▶ **WHAT TO PRODUCE**
Except for images, print the whole listing verbatim.

▶ **STORED DATA**
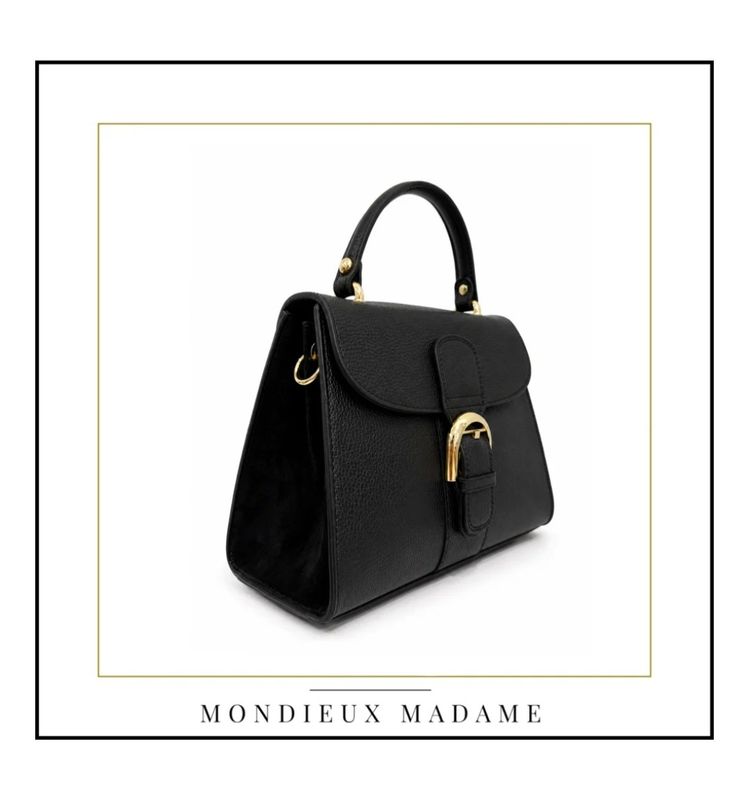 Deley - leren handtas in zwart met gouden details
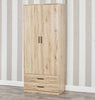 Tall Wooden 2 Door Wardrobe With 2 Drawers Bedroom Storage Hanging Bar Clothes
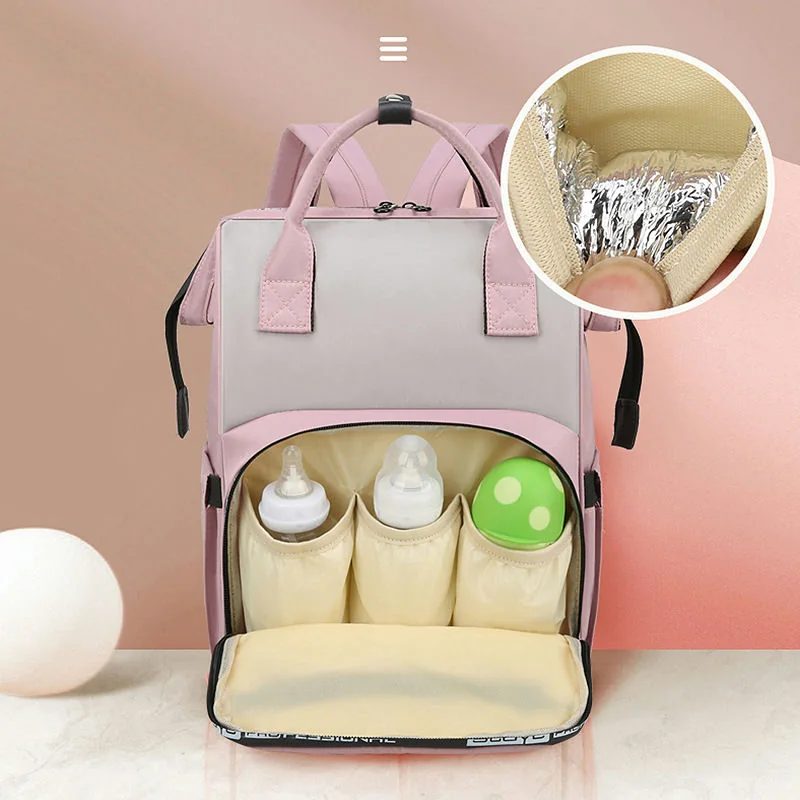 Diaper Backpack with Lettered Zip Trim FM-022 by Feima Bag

▶ **EXERCISE OUTPUT**
 Deley - leren handtas in zwart met gouden details
 Tall Wooden 2 Door Wardrobe With 2 Drawers Bedroom Storage Hanging Bar Clothes
 Diaper Backpack with Lettered Zip Trim FM-022 by Feima Bag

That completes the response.